*** Data in this exercise ***
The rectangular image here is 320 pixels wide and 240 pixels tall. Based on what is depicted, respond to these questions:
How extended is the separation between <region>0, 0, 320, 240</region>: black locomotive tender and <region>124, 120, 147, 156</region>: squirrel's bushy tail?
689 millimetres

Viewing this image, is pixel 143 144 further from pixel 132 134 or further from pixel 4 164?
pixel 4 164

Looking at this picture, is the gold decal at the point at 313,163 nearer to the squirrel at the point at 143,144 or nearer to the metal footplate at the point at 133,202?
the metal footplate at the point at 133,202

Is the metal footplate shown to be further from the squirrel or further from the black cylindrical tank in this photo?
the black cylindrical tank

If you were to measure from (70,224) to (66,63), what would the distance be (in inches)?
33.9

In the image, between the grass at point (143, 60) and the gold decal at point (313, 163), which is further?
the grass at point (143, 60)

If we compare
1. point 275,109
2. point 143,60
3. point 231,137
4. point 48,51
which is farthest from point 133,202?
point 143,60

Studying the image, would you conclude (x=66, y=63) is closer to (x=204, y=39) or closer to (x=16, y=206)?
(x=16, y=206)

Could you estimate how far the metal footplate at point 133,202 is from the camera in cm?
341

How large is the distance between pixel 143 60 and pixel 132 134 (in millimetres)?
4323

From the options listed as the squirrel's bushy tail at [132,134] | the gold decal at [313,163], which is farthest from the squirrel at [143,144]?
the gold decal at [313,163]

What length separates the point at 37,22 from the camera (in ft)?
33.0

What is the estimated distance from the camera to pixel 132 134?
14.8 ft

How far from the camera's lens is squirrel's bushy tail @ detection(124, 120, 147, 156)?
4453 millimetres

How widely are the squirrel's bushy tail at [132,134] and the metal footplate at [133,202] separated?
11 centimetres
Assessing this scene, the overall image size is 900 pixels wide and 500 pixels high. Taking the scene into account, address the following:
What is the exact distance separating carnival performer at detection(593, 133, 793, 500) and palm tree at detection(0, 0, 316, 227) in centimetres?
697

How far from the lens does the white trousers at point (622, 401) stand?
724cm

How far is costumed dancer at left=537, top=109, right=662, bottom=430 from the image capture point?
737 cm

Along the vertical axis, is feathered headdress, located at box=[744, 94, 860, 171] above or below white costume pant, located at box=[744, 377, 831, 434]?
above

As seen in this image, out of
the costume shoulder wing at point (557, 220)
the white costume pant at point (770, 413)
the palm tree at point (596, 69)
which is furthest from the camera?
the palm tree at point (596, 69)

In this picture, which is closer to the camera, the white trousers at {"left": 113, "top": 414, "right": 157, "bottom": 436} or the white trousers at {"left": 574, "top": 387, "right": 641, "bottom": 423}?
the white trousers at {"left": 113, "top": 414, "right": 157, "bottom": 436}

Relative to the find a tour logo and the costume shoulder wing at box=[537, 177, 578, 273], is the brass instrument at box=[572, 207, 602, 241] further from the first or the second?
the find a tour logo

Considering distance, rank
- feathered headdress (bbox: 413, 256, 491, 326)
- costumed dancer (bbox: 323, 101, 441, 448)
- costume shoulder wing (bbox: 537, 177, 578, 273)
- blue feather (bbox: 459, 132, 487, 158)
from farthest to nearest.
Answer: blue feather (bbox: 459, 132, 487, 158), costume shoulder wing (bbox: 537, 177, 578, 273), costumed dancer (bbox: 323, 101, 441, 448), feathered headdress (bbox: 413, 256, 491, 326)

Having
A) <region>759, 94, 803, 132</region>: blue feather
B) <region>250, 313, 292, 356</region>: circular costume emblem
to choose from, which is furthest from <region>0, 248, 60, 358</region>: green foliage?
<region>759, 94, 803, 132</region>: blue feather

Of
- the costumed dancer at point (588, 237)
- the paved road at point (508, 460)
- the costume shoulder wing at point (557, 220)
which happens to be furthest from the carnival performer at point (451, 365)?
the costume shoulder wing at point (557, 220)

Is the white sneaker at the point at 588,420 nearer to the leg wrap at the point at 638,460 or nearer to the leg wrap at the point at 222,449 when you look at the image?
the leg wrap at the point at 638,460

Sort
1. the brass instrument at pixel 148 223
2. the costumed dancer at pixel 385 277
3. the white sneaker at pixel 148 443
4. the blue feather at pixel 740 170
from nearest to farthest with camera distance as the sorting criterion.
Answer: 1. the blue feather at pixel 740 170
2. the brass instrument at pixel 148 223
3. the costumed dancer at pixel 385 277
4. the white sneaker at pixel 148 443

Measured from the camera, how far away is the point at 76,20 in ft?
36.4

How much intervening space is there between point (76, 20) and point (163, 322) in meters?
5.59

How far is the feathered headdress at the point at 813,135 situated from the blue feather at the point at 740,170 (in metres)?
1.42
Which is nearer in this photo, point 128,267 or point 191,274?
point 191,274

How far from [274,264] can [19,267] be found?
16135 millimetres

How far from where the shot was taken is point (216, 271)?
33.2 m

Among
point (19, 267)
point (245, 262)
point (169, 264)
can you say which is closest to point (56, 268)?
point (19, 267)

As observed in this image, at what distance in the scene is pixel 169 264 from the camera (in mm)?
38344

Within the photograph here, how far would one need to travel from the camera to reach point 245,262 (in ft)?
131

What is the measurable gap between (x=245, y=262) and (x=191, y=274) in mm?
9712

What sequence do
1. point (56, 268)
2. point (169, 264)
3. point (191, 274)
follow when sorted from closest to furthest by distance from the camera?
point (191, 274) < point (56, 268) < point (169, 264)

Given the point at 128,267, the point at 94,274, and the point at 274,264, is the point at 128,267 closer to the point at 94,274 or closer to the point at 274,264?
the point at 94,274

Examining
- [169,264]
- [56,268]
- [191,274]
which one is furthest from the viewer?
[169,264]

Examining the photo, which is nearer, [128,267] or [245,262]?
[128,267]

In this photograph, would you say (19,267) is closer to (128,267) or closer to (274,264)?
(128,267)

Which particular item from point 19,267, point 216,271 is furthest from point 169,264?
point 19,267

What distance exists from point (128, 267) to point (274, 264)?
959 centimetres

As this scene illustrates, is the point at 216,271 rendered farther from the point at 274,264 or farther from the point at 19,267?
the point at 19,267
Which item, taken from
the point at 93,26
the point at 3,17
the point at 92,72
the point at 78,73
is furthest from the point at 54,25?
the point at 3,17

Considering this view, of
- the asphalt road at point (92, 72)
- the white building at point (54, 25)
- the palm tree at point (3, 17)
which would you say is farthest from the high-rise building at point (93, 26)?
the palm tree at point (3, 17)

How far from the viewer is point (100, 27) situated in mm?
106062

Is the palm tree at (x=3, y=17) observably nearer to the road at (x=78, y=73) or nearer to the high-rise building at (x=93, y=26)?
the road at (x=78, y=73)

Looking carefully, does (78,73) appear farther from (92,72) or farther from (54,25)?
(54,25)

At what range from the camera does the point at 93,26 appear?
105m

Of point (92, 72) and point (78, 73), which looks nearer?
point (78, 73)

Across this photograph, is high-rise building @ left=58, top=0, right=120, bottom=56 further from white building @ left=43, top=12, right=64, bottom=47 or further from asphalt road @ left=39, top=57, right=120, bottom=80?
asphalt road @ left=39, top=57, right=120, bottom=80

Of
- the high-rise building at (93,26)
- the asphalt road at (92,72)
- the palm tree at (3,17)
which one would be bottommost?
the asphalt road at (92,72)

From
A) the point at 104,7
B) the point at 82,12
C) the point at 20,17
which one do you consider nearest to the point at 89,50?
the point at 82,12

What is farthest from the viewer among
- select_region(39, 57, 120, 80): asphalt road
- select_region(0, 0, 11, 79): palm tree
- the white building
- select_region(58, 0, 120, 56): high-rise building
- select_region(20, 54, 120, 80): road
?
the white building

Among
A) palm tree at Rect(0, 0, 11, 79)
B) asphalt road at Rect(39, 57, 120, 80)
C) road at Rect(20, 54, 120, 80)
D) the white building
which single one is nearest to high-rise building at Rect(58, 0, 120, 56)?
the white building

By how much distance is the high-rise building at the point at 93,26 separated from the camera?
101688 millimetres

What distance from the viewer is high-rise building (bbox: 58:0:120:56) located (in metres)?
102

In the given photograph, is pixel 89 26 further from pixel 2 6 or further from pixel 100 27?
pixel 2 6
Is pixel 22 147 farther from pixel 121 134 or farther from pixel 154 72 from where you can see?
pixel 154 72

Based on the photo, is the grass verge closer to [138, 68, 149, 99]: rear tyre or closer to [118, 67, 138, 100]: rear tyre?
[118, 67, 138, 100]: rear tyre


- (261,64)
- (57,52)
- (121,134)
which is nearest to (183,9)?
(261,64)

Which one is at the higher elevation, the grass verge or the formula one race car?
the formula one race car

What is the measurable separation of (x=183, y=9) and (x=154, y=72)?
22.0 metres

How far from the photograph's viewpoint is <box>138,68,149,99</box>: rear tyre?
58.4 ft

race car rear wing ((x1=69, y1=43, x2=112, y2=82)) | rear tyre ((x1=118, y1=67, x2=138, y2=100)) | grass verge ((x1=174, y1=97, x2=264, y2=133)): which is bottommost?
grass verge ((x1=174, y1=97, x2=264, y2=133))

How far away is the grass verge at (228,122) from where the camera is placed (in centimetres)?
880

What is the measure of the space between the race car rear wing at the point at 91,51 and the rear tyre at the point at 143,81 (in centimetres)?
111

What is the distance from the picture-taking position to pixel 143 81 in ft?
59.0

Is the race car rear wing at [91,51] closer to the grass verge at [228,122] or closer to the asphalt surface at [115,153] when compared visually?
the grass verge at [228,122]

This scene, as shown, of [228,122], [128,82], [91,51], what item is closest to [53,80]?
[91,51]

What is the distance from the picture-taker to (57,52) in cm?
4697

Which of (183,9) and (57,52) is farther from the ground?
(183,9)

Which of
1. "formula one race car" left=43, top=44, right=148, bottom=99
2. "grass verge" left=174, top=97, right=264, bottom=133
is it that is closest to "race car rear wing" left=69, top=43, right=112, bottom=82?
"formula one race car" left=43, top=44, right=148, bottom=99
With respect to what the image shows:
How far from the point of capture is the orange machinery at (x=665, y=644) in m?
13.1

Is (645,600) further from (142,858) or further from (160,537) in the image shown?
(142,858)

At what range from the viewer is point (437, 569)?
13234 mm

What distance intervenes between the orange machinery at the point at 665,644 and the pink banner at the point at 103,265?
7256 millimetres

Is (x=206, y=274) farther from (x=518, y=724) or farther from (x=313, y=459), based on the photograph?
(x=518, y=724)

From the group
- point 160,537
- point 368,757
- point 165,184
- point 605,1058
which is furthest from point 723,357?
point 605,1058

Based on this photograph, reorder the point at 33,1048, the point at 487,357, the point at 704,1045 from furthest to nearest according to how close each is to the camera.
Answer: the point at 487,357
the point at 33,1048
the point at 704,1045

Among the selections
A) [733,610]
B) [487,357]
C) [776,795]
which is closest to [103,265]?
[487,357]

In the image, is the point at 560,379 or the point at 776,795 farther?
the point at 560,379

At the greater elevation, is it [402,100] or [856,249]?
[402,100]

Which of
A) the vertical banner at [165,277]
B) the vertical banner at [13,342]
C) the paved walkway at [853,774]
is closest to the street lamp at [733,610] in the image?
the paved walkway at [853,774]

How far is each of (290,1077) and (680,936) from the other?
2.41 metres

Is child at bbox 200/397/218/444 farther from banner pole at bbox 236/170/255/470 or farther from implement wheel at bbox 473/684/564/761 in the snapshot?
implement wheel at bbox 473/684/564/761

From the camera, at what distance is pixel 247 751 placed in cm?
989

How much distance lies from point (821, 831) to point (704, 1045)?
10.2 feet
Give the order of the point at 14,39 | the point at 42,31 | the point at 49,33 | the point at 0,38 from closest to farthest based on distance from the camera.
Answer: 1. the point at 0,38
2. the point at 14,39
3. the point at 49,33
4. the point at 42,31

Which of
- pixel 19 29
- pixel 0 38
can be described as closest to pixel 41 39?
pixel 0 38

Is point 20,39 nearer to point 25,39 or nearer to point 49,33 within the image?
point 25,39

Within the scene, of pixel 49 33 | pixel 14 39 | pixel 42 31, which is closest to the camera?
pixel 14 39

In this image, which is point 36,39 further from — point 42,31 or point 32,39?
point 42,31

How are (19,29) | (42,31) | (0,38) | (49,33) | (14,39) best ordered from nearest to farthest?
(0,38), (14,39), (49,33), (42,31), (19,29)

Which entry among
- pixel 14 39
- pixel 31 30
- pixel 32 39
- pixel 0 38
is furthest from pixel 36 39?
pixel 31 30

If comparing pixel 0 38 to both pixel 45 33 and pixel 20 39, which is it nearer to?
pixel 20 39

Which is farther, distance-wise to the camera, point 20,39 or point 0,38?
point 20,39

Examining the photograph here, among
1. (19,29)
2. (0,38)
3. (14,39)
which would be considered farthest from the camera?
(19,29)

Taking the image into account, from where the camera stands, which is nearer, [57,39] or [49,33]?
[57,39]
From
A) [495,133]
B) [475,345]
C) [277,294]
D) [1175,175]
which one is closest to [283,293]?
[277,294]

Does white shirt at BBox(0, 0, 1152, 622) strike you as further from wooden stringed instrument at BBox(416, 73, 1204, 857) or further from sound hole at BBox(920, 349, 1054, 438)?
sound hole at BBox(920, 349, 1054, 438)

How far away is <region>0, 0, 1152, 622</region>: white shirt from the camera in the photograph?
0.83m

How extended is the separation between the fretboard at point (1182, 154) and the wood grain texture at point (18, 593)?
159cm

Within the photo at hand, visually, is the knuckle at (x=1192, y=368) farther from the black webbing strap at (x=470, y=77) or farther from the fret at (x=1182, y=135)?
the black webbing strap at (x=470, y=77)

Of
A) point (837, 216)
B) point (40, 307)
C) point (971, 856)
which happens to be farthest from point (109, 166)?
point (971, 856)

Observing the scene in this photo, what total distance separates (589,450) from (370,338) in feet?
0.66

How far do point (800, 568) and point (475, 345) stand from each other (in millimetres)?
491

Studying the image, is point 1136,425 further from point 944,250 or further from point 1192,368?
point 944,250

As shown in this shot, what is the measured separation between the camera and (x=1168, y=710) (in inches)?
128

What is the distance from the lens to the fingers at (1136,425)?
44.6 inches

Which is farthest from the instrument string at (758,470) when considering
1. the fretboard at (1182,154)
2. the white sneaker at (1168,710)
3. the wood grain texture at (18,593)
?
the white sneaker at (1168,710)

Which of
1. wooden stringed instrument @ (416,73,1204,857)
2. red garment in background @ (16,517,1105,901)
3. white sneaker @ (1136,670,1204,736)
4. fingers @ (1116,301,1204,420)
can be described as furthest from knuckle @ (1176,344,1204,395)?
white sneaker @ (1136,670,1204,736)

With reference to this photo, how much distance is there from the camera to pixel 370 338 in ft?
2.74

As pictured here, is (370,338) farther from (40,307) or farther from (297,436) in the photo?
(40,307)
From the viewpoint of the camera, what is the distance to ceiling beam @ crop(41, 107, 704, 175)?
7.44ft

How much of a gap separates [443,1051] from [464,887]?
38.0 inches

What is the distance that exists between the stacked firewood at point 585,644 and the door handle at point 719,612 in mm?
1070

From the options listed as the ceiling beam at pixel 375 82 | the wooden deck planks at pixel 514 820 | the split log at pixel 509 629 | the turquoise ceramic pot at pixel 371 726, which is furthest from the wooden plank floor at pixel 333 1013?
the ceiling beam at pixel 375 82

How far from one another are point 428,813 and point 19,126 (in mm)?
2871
***
* **Set problem**
Copy out the rows above word for word, starting with the first row and stopping after the row that contains "11 centimetres".

* **Solution to this problem**
The rectangular image here is 320 pixels wide and 240 pixels tall. Based on what is depicted, respond to these questions:
How extended is the separation between <region>0, 0, 320, 240</region>: black locomotive tender and <region>124, 120, 147, 156</region>: squirrel's bushy tail?
689 millimetres

Viewing this image, is pixel 143 144 further from pixel 132 134 or further from pixel 4 164?
pixel 4 164

Looking at this picture, is the gold decal at the point at 313,163 nearer to the squirrel at the point at 143,144 or nearer to the metal footplate at the point at 133,202?
the metal footplate at the point at 133,202

Is the metal footplate shown to be further from the squirrel or further from the black cylindrical tank in this photo?
the black cylindrical tank

If you were to measure from (70,224) to (66,63), what would the distance be (in inches)?
33.9

In the image, between the grass at point (143, 60) and the gold decal at point (313, 163), which is further?
the grass at point (143, 60)

If we compare
1. point 275,109
2. point 143,60
3. point 231,137
4. point 48,51
which is farthest from point 133,202?
point 143,60

Studying the image, would you conclude (x=66, y=63) is closer to (x=204, y=39) or closer to (x=16, y=206)?
(x=16, y=206)

Could you estimate how far the metal footplate at point 133,202 is from the camera in cm?
341

How large is the distance between pixel 143 60 and pixel 132 134 (in millimetres)?
4323

From the options listed as the squirrel's bushy tail at [132,134] | the gold decal at [313,163], which is farthest from the squirrel at [143,144]?
the gold decal at [313,163]

What length separates the point at 37,22 from the camera (in ft)?
33.0

What is the estimated distance from the camera to pixel 132 134?
14.8 ft

How far from the camera's lens is squirrel's bushy tail @ detection(124, 120, 147, 156)?
4453 millimetres

How widely are the squirrel's bushy tail at [132,134] and the metal footplate at [133,202] separated?
11 centimetres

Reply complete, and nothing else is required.